Adriana: O público é interessado em poesia, mas nem sempre tem acesso a ela. Eu vejo uma grande oportunidade em minhas mãos de veicular poesia nas rádios populares, com a minha música. É isso o que me move. Ajuda bastante o fato de eu ter uma gravadora grande por trás me apoiando nisso, sendo cúmplice no que eu faço.

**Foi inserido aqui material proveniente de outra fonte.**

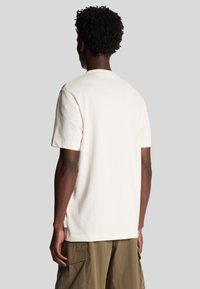 Kortærmet ivory t-shirt lavet af blødt bomuld, med en klassisk rund hals og lige pasform, båret med olivengrønne cargo-bukser.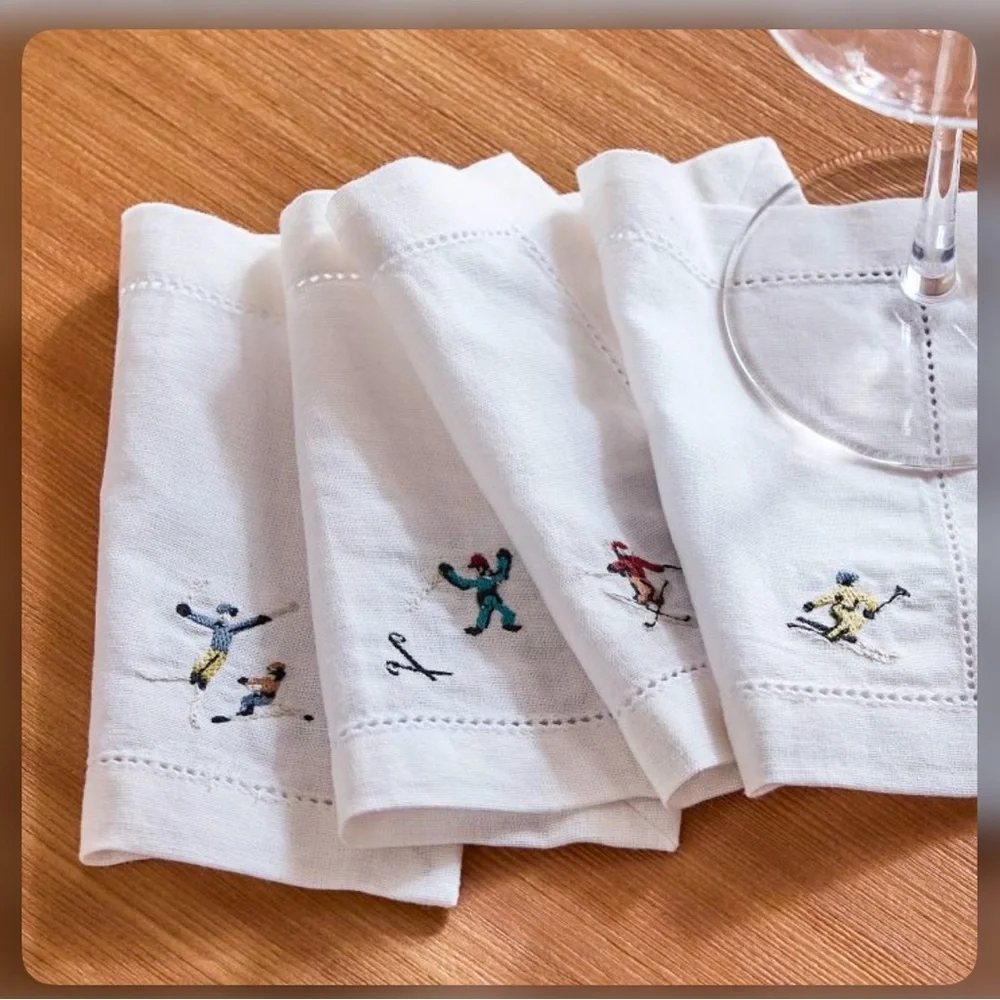 West Elm (St . Jude) Holiday skiers Embroidered Cocktail Napkins set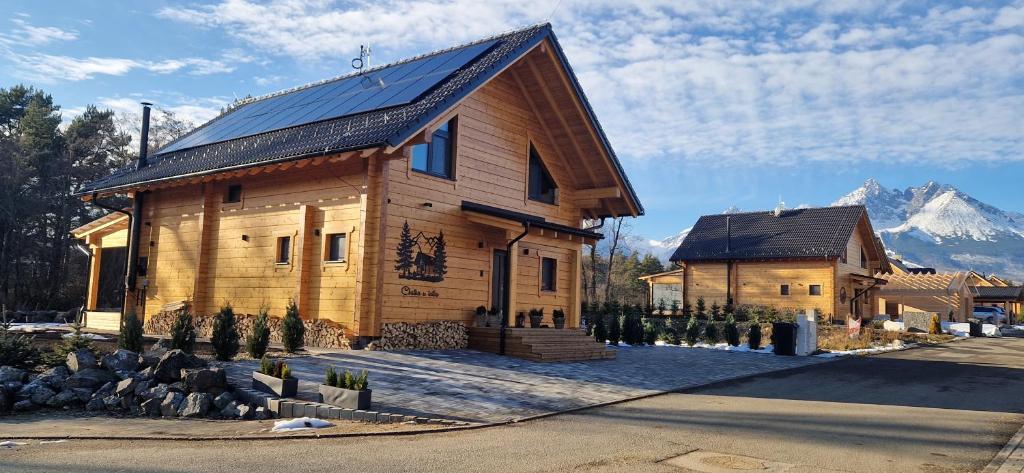 a large wooden house with a mountain in the background at Chatka u tatka in Vysoké Tatry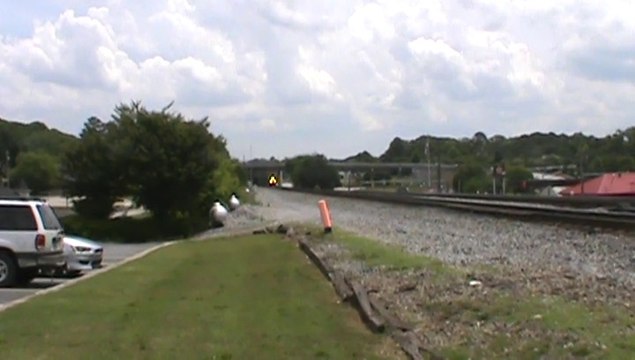 BNSF power leads NS 735 Coal train NB through Austell Ga.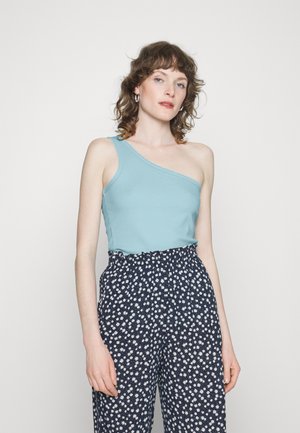 Top azul claro de um ombro feito de um tecido suave; combinado com calças azul-marinho com um padrão floral branco e um cós elástico.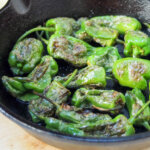 skillet with blistered Padron peppers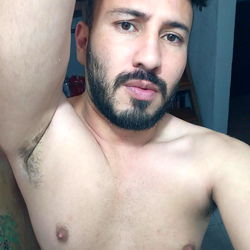 A Shirtless OnlyFans Model Capturing a Moment in His Day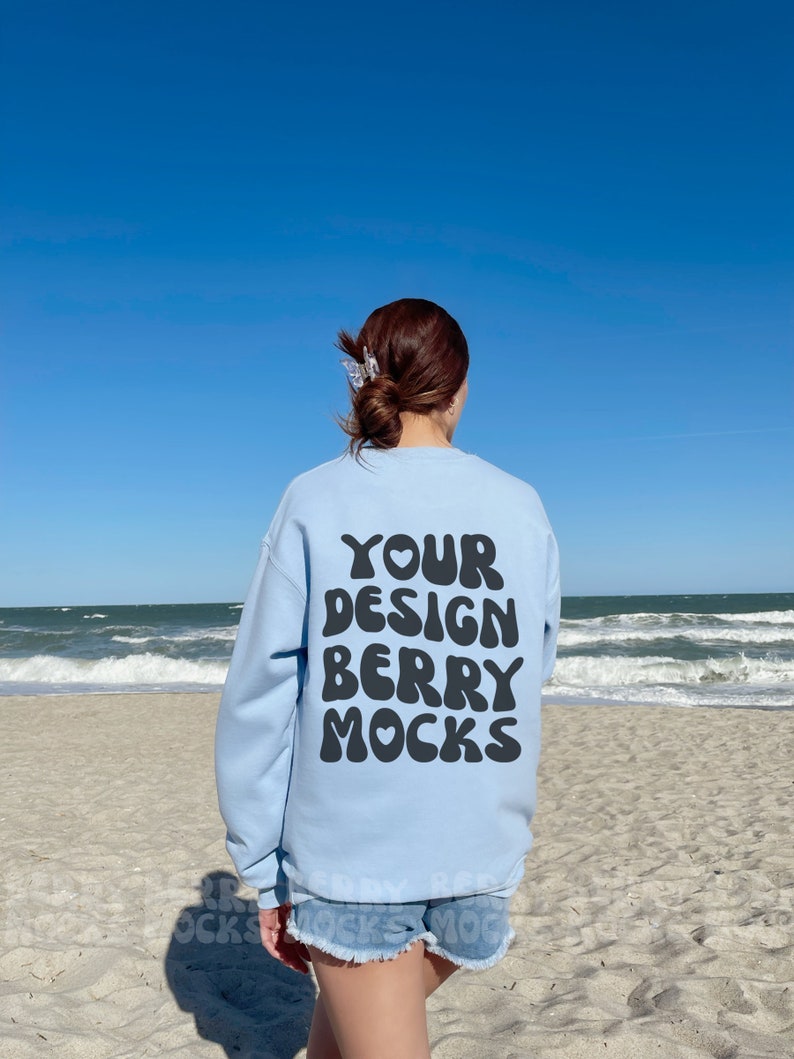 May include: A light blue sweatshirt with the text "YOUR DESIGN BERRY MOCKS" printed on the back. The sweatshirt is being worn by a person on a beach.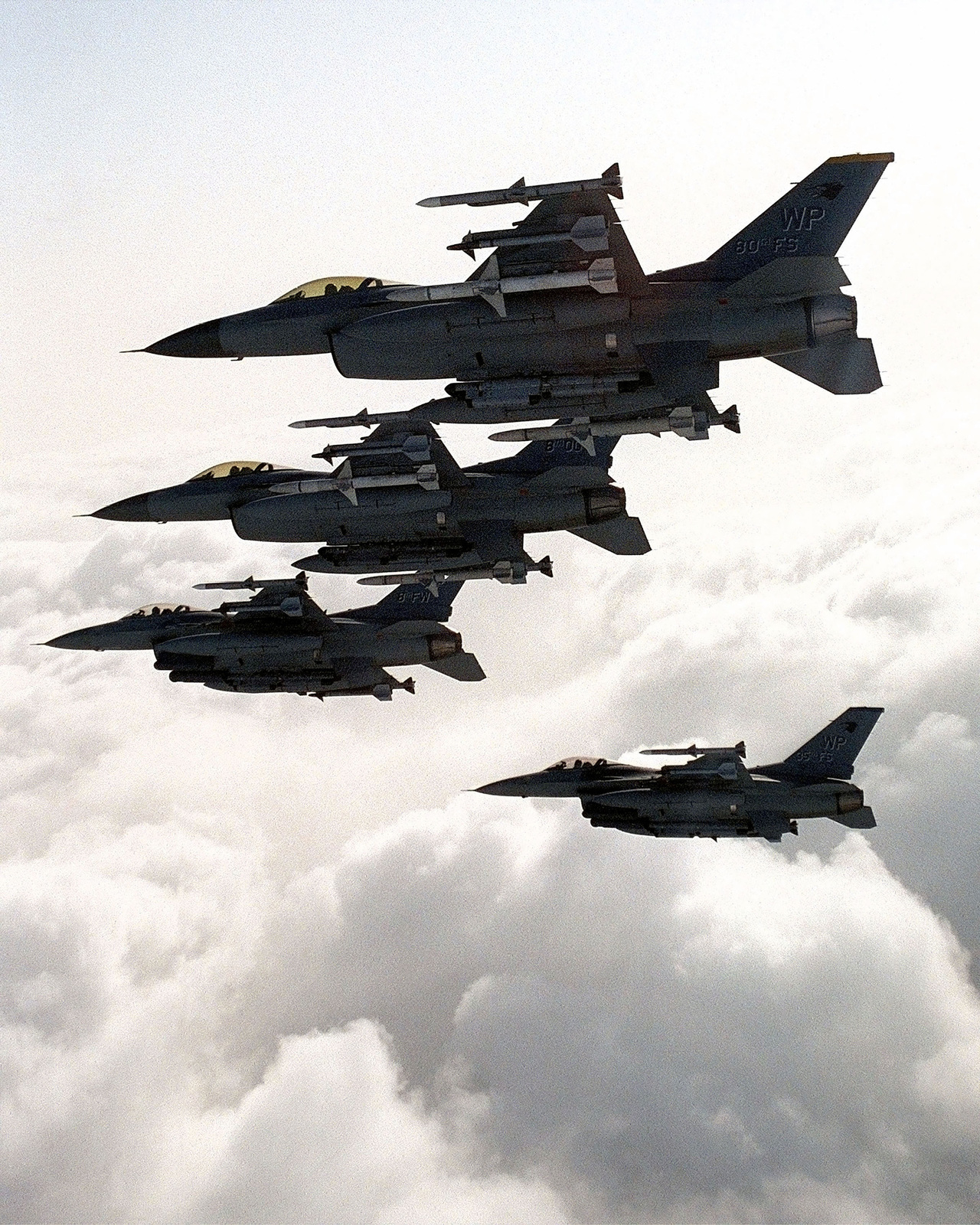 An aerial view of a four-ship wedge formation of US Air Force F-16C ...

Você não pensa em escrever um livro?
Adriana: Não. Mas eu recebi um convite de uma editora portuguesa chamada Quasi, que edita poesia contemporânea. Eles até já fizeram um livro com o trabalho do Antonio Cicero. Pediram para publicar minhas letras e eu aceitei. Estou selecionando as músicas que serão usadas. Devo incluir duas ou três letras inéditas. O livro sai em maio.

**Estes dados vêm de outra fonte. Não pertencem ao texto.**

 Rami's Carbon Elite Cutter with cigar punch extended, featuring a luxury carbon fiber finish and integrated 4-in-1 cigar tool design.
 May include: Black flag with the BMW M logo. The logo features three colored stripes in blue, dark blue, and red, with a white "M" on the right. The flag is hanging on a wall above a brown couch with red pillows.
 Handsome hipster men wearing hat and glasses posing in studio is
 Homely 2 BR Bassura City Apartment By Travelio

Tem gente que está ouvindo “Pelos ares” na novela e vai comprar o seu CD. Como você acha que essas pessoas vão reagir quando ouvir, por exemplo, a faixa “Jornal de serviço”, que é um poema de Carlos Drummond de Andrade que você musicou?
Adriana: As pessoas não assimilam logo. De cara, talvez só haja o estranhamento. Demora muito até as pessoas apreenderem certas coisas. Por exemplo: o Arnaldo Antunes me contou que até hoje acontece de ele entrar num táxi e o motorista perguntar se ele é dos Titãs. Nossa, ele saiu da banda há tantos anos! (risos) Por isso o Arnaldo diz que não dá para ter pressa, a assimilação de certos trabalhos leva tempo, mesmo. “Jornal de serviço” é bem interessante: o Drummond está lendo as páginas amarelas de cima abaixo e parece que ele não quer nada daquilo que está anunciado ali. Quanto mais eu leio esse texto, mais eu vejo que aquelas palavras não
foram escolhidas totalmente ao acaso. Eu cheguei a gravar essa faixa para o CD “Marítmo”, mas não ficou bom. Larguei aquela poesia de lado e só recentemente a retomei. Mas agora a música está completamente diferente, desta vez deu certo.
Você vai cantar “Jornal de serviço” no show novo?
Adriana: Sim. Mas não haverá instrumentos, será apenas a minha voz lendo o poema num volume de páginas amarelas. Já li aquilo tantas vezes que acho até que já decorei.
Há planos de fazer um DVD?
Adriana: Eu gostaria muito de fazer. Mas tem que ser com calma. Não quero que seja apenas um registro do show, aquela coisa de lançar um CD, transformá-lo em show e, depois, em DVD. Eu quero que mostre outras etapas do trabalho, outros aspectos, não apenas o espetáculo no palco. Não sei bem o formato ainda. Acho o DVD algo muito interessante, pode ser revelador. Mas isso é para o futuro, não tenho como cuidar disso agora.
Dizem que você tem um CD infantil pronto há anos. Isso é verdade?
Adriana: Eu terminei de gravar meu disco infantil na época em que foi lançado o CD “Público”. Mas eu não gostei do resultado sonoro. Era para ser simples, só que ficou metido. É um trabalho que não está a serviço de coisa alguma. Então eu decidi que não o lançaria. Se na semana em que o terminei eu já o achava datado, imagine hoje! Aquilo não vai virar CD, mas isso não quer dizer que eu tenha desistido do projeto de fazer um disco para crianças. Um dia eu faço. A editora Salamandra me convidou recentemente a musicar um livro infantil do Ferreira Gullar chamado “Um gato chamado Gatinho”. Eu já comecei, mas esse projeto terá que ficar para depois, pois agora estou muito atarefada com o “Cantada”.
Você tem planos de construir uma carreira internacional?
Adriana: Eu não planejo isso. Fora do Brasil, só cantei em Portugal. Aliás, “Cantada” está sendo lançado simultaneamente aqui e lá, o que eu acho ótimo. Foi um pedido meu que a BMG atendeu. Normalmente, quando o disco sai aqui, a imprensa de lá começa a falar dele, mas o CD só chega às lojas portuguesas um tempão depois. Desta vez não será assim.